NR: The first thing I thought when listening to this song was that it was a promo for the next season of Glee. Then I remembered that Glee hasn’t been a thing for over a year, and was thankful for that. Still, this track isn’t the worst that could come out of Glee, like in the first half of the first season when there was hope and a good storyline and a showrunner that didn’t jump ship.
“Hotter Than Hell” – Dua Lipa
JW: I swear I have heard this exact song before. More than once, and by multiple artists. Please stop making the same fucking song over and over. It makes no sense whatsoever to sound exactly like every other artist out there. Please for the love of God come up with an original idea at least once. It would be nice for a change.
SF: Female singers with deep voices will truly be the death of me. Seductive and dancey, Dua Lipa will definitely be on my to-watch-for list.
CM: The vocals are well-showcased, with great range which is fantastic. It’s not repetitive, which is a blessing, and the great steady beat makes it a toe-tapper at least.
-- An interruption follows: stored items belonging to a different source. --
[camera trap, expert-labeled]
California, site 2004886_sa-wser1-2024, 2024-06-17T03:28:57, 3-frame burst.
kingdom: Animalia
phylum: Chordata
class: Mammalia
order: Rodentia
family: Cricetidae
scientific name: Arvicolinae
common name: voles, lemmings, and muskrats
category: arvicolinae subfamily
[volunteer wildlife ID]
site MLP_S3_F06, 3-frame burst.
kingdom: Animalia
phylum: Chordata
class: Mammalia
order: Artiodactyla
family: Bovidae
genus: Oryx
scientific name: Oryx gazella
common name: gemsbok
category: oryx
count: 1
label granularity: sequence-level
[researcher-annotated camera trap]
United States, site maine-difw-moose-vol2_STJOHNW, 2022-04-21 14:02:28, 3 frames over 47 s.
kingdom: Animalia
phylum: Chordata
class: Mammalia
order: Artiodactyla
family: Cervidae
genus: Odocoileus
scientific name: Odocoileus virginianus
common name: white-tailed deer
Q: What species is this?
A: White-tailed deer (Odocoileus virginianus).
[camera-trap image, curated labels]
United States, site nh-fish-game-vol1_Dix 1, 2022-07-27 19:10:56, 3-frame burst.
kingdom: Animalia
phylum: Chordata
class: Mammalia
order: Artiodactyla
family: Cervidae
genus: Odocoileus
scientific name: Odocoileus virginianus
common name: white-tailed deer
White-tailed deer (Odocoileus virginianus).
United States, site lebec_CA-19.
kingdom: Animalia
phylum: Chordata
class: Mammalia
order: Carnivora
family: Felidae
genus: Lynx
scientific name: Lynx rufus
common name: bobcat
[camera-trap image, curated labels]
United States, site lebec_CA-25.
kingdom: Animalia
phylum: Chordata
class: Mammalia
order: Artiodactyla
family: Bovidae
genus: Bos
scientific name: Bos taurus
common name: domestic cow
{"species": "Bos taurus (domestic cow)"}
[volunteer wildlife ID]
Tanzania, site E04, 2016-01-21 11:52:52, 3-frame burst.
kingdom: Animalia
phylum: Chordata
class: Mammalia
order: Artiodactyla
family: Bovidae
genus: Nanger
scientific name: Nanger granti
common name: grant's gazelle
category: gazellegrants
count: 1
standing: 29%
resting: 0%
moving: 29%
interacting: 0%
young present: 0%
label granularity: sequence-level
NR: What exactly is hotter than hell? Isn’t hell supposed to be the hottest? That’s why it is the worst, right? Does the devil have a secret hideaway that is even hotter? Is it too hot for him, and he sends the worst people there? Isn’t the devil a good person if he traps and punishes all evildoers? Anyway, this song is boring and generic and these are all things more interesting to think about than this song.
“100x” – Tegan and Sara
JW: I really, really, really want to consistently like Tegan and Sara but I just can’t. This is just one of those songs that I can’t get behind. It might be because it is slower and sad or that I just don’t like Tegan and Sara as much as I feel I should.
SF: Tegan and Sara are the loves of my life. Warning: Anyone who’s gone through a long drawn-out breakup should avoid this track as it will hit way too close to home.
CM: It’s a sweet slow song and I can imagine a great interpretative dance going with it. Classic Tegan and Sara vocals, but there’s a maturity in this song that’s greatly enjoyable.
NR: This will be a nice rallying cry for people who need to leave their partners but can’t because emotions are tough and sticky and people are weird. It’s a slow jam, and feels like it is holding back a little bit, but it comes through rather pleasantly. Too many break up jams feel like a conquering song, this acknowledges the ugly emotional complexity that breaking up brings.
“Hurts So Good” – Astrid S
JW: She has a nice voice, but she isn’t really doing herself any favours by sounding like the weird bastard child of Ariana Grande and Fifth Harmony. If she did something that was a little more unique she would be able to stand out in a music scene that is reaching its saturation point with female singers since she will get lost in the shuffle. It’s too bad really since she is better than they are.
SF: Toxic relationships provide great lyric material and musical inspiration, evidently. Fairly simplistic in vocals, instrumentals, and lyrics, I listened to this track probably three times trying to come up with something to say. So, there’s that, I guess.
CM: I like her voice, and the way it conveys emotions in a very real, believable way. The minimal accompanying music to her voice makes her voice stand out much more than I expected. Overall it’s worth at least a third listen.
NR: “Hurts So Good” isn’t anything new, but Astrid S is a good enough singer to make this work as a radio hit. Nothing innovative or creative here, which is disappointing from someone trying to make it on their debut album, so hopefully this isn’t a sign of things to come.